An exact transcription of the records is required, minus any images.

[Stored entries]
***

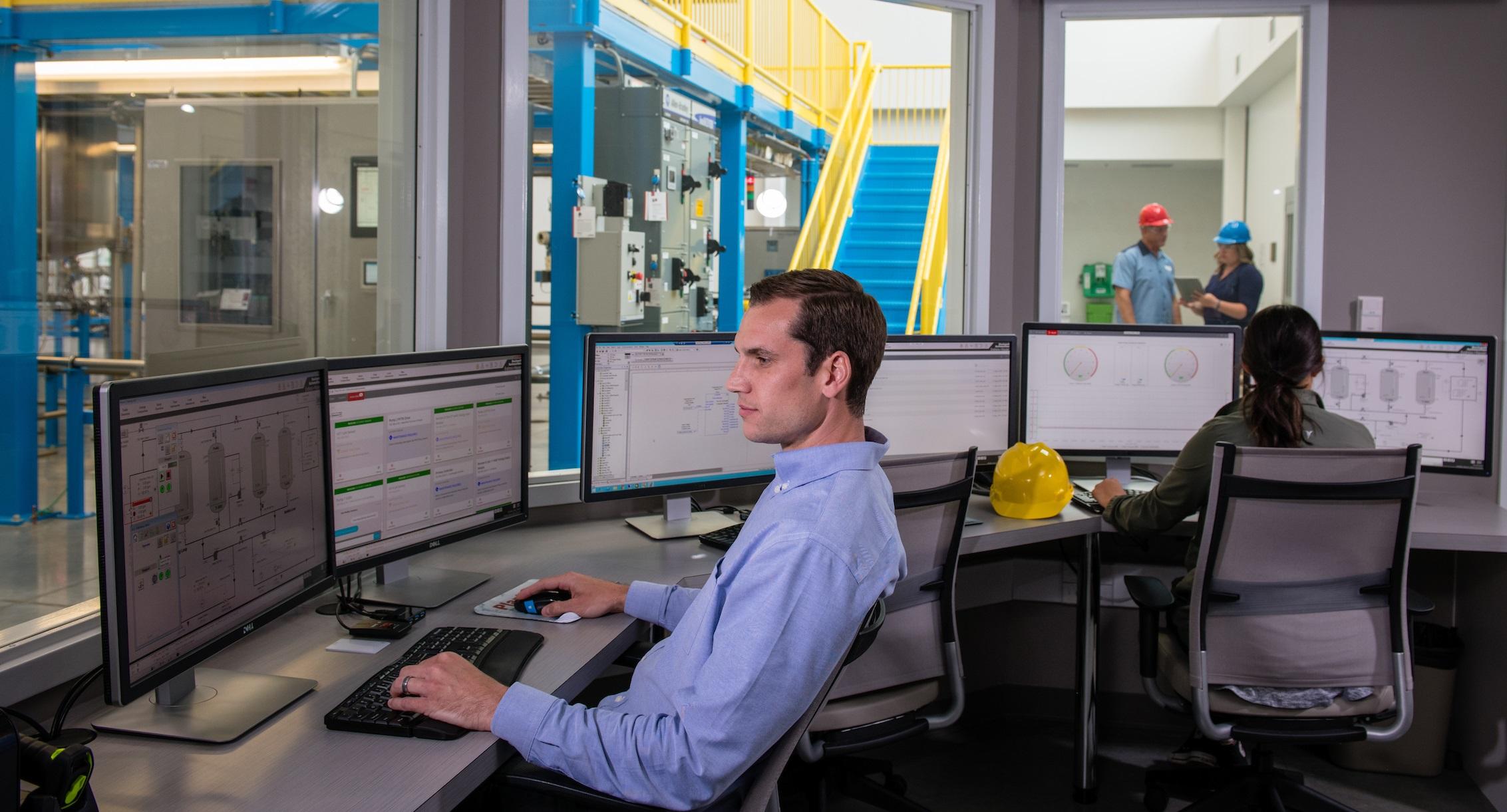 Neue Version des Prozessleitsystems PlantPAx von Rockwell Automation liefert die Grundlage für optimierte Zusammenarbeit aufgrund intelligenter und intuitiver Bedienung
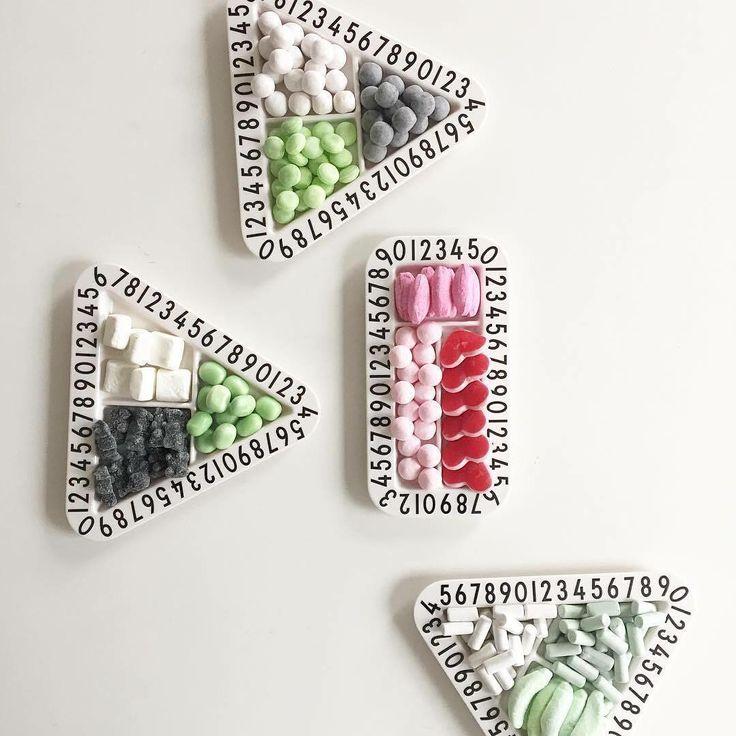 Fine tallerkner i melamin fra Design Letters,som er ideelle at bruge til lækre snacks. Køb på Filur.dk :-)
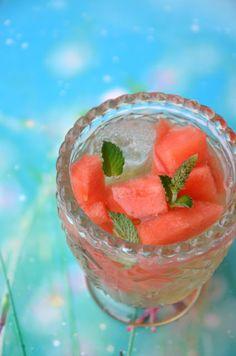 Wassermelonen-Apfelessig-Tonic - http://dasmaedelvomland.blogspot.co.at/2015/07/wir-retten-sommergetranke.html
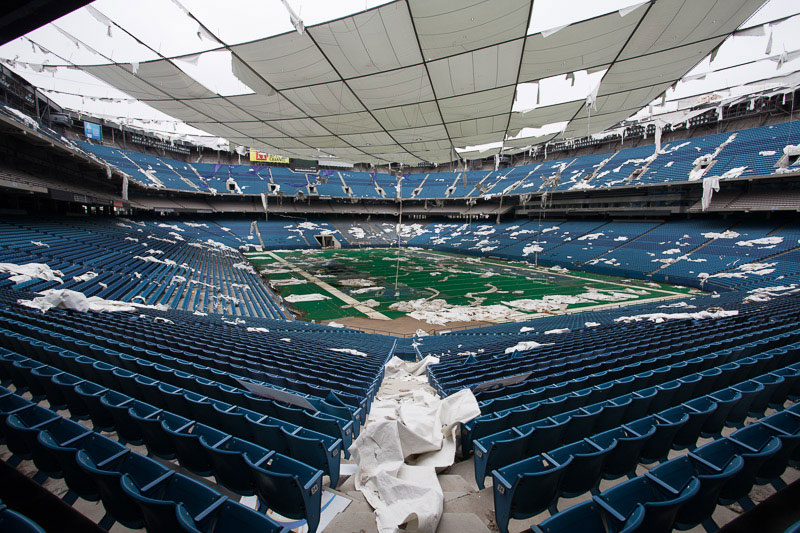 the abandoned silverdome by detroiturbex (5)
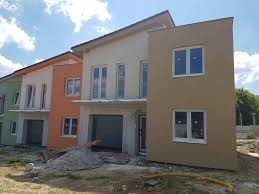 Rowhouses Sale 5 Roomed Rowhouses With The Garage And The Plot Nitra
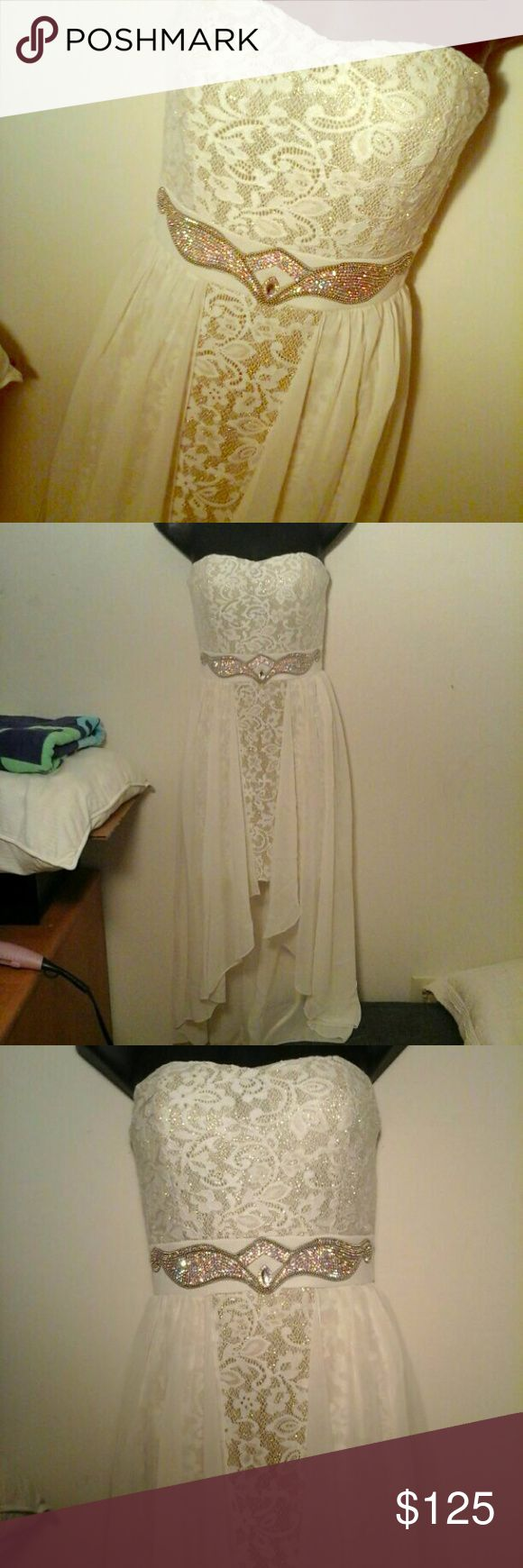 Gold/Cream Formal Dress Gold and cream formal dress. Size small. Dresses High Low
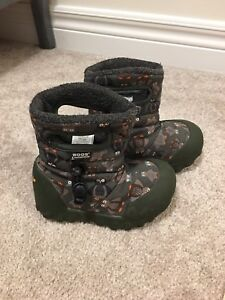 BOGS toddler boots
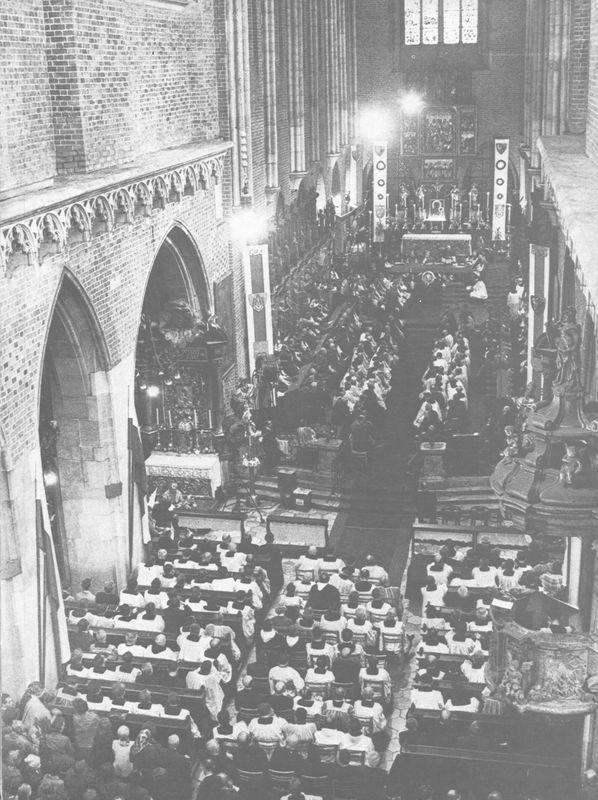 Wnętrze katedry wrocławskiej w dniu jubileuszu powrotu Ziem Zachodnich i Północnych do Macierzy.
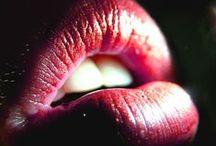 Lipstick / A insustentável leveza da maquilhagem labial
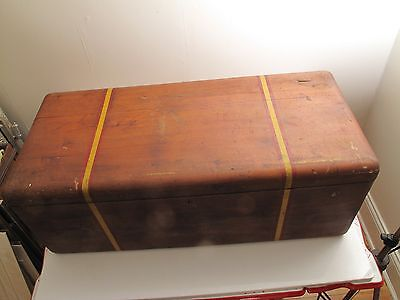 Vtg Antique Wood Blanket Chest Trunk Rounded Coffee Table Bench Red Yellow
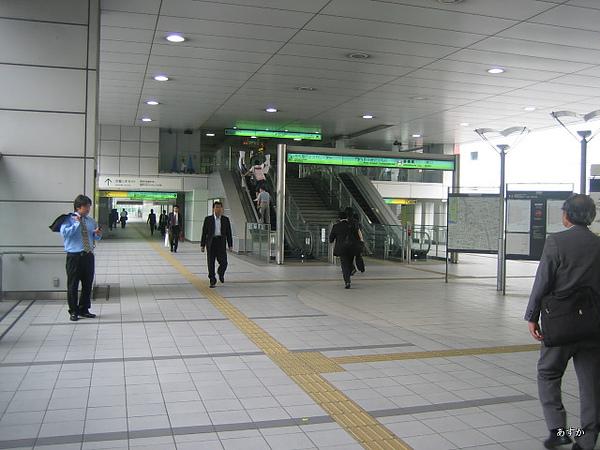 japan0607 367-1.jpg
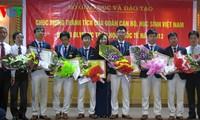 คณะนักเรียนเวียดนามได้๓เหรียญทองในการแข่งขันโอลิมปิกคณิตศาสตร์กลับประเทศ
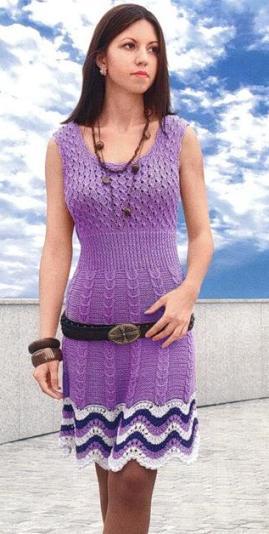 Фиолетовое платье вязаное спицами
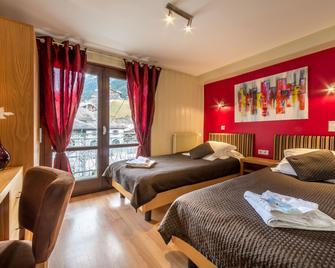 Les Rhodos Hotel - Morzine - Bedroom
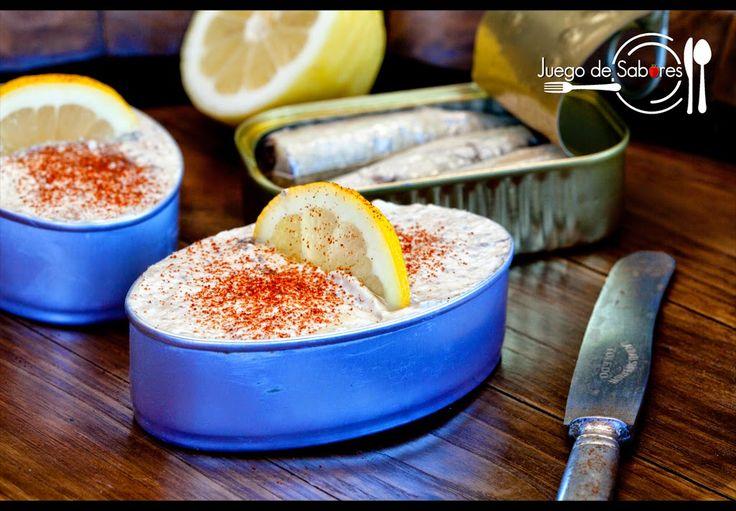 JUEGO DE SABORES : PATÉ DE SARDINAS/200 g de sardinas en lata desechando el aceite. 200 g de queso cremoso. 1 cucharada de mostaza. 4 cucharadas de aceite de oliva. 1 limón (mitad para zumo y mitad para decorar) 1 cucharadita de pimienta roja molida. Pimentón rojo para adornar. Un paquete de tostadas para untar el paté.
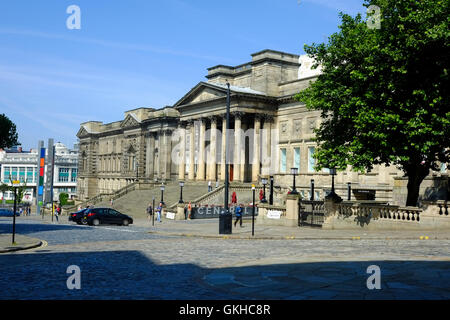 Liverpool museum and Central Library - Stock Photo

***

# [OUTPUT]
 Neue Version des Prozessleitsystems PlantPAx von Rockwell Automation liefert die Grundlage für optimierte Zusammenarbeit aufgrund intelligenter und intuitiver Bedienung
 Fine tallerkner i melamin fra Design Letters,som er ideelle at bruge til lækre snacks. Køb på Filur.dk :-)
 Wassermelonen-Apfelessig-Tonic - http://dasmaedelvomland.blogspot.co.at/2015/07/wir-retten-sommergetranke.html
 the abandoned silverdome by detroiturbex (5)
 Rowhouses Sale 5 Roomed Rowhouses With The Garage And The Plot Nitra
 Gold/Cream Formal Dress Gold and cream formal dress. Size small. Dresses High Low
 BOGS toddler boots
 Wnętrze katedry wrocławskiej w dniu jubileuszu powrotu Ziem Zachodnich i Północnych do Macierzy.
 Lipstick / A insustentável leveza da maquilhagem labial
 Vtg Antique Wood Blanket Chest Trunk Rounded Coffee Table Bench Red Yellow
 japan0607 367-1.jpg
 คณะนักเรียนเวียดนามได้๓เหรียญทองในการแข่งขันโอลิมปิกคณิตศาสตร์กลับประเทศ
 Фиолетовое платье вязаное спицами
 Les Rhodos Hotel - Morzine - Bedroom
 JUEGO DE SABORES : PATÉ DE SARDINAS/200 g de sardinas en lata desechando el aceite. 200 g de queso cremoso. 1 cucharada de mostaza. 4 cucharadas de aceite de oliva. 1 limón (mitad para zumo y mitad para decorar) 1 cucharadita de pimienta roja molida. Pimentón rojo para adornar. Un paquete de tostadas para untar el paté.
 Liverpool museum and Central Library - Stock Photo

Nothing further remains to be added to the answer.